O sotaque, que mistura português de Portugal e uma hipotética língua indígena, mostra a engenhosidade criativa do escritor. A novidade talvez esteja aí: mais na forma da linguagem do que no conhecido(?) conteúdo da violência colonial. Hugo Mãe carnavaliza a linguagem para recontá-la a partir da boca de quem foi silenciado.
A naturalização do silêncio e da subalternidade dos povos africanos e originários se explica pelo que está na história do livro. Se hoje essa naturalização ainda permanece recalcada mesmo entre as vítimas (vide o caso de Sérgio Camargo, presidente da Fundação Palmares do governo Bolsonaro), é porque ainda não falamos o suficiente sobre colonialismo e racismo. É porque nos falta educação. É porque somos, enfim, mal educados no tema.
Lembro de escutar quando criança, nos anos 1990, frases como: “esse negro é tão bom que deve ter alma branca”. Ou: “os índios da rodoviária são todos vagabundos e pinguços”. Assim, quando alguém diz “denegrir” sem perceber que fala sobre racismo ou posta “save the date” sem perceber o próprio viralatismo, temos indícios do recalcado que retorna do inconsciente brasileiro com esses atos falhos compartilhados.
Se o livro fala das violências do processo colonial, o fato de que tenha vindo a público em 2021 sugere que essas violências não só nos moldaram e nos adoeceram, como ainda nos fazem doer. A xenofobia, por exemplo, é uma “ômicron” que funde colonialismo e racismo. Esse caldo tóxico segue mais borbulhante do que nunca com a ascensão do bolso-nazi-fascismo. E como as palavras se materializam, esse cenário doentio do passado ajuda a explicar, no presente, episódios como a morte a pauladas do congolês Moïse Kabagambe (a quem Sérgio Camargo chamou de vagabundo). Assim como o fato de que a #todosporNotreDame tenha sido maior, mesmo entre brasileiros, do que a #todospelomuseunacional. Afinal, os incêndios em Paris são sempre mais chics.
A chaga também se atualiza perversamente com Bolsonaro pesando quilombolas em arrobas e Mourão chamando negros e indígenas de malandros e indolentes. Bolsonaro é descrito com perfeição por Hugo Mãe: “O animal branco é o animal vazio, fera sem sinal de espírito, máscara vocabular que deita a palavra do mal […]. Assombra a mata, azarando e solicitando a guerra aos que soam. É oposto ao diálogo porque aquilo que entoa, mente”.

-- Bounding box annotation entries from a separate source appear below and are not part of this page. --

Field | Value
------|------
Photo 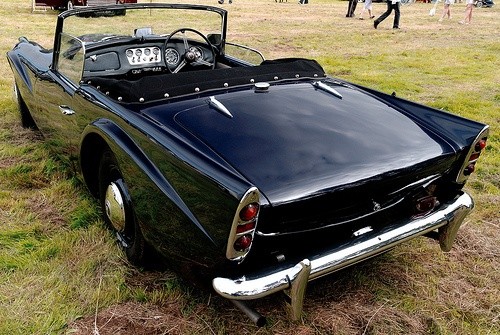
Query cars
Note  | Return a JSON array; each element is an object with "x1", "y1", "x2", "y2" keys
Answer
[{"x1": 6, "y1": 2, "x2": 491, "y2": 328}]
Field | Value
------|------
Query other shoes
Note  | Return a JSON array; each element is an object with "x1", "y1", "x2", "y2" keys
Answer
[
  {"x1": 370, "y1": 16, "x2": 375, "y2": 19},
  {"x1": 393, "y1": 25, "x2": 400, "y2": 29},
  {"x1": 374, "y1": 21, "x2": 377, "y2": 29},
  {"x1": 359, "y1": 18, "x2": 365, "y2": 20}
]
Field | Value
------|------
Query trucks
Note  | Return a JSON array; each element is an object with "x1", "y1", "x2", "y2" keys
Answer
[{"x1": 35, "y1": 0, "x2": 138, "y2": 17}]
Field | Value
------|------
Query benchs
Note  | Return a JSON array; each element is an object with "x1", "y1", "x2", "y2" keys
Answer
[{"x1": 127, "y1": 66, "x2": 265, "y2": 99}]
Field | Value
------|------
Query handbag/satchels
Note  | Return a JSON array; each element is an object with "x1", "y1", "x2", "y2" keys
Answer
[{"x1": 429, "y1": 8, "x2": 435, "y2": 17}]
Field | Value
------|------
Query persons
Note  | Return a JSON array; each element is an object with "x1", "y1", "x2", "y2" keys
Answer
[{"x1": 275, "y1": 0, "x2": 473, "y2": 30}]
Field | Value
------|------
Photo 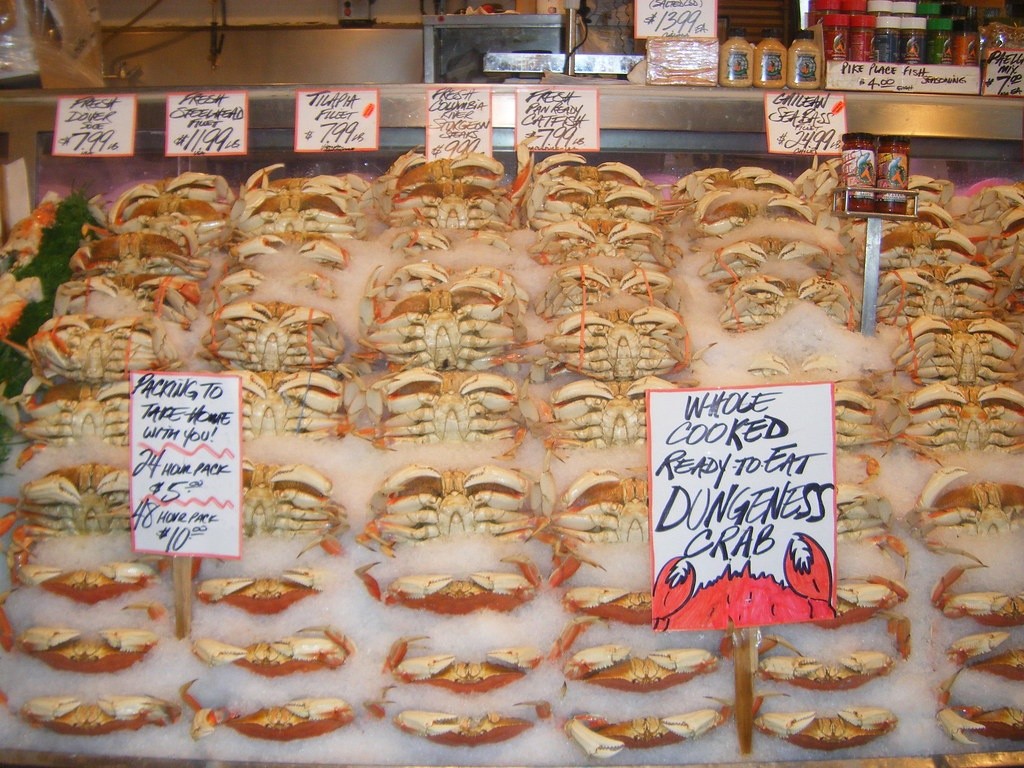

No livro, o acerto de contas entre colonizadores e colonizados, restaurando a honra dos humilhados, é cura óbvia apenas na ficção. Se 40 milhões de brasileiros aderem a um discurso que nega a escravidão, ainda é preciso falar sobre colonialismo e racismo.
Para fechar, cito a psicanalista Vera Iaconelli: “O Brasil é um paciente que não vai para a análise, que não deita no divã, que não quer saber da própria história e só vai repetindo os mesmos sintomas sem fim”. O livro de Hugo Mãe é um convite para que o Brasil se deite no divã e elabore seus ódios podres, seus sentimentos de injustiça, seu revanchismo e seu desamor.
Paulo Ferrareze Filho é professor de Psicologia do Direito, faz pesquisa de pós-doutorado em Psicologia Social na USP e é psicanalista em formação.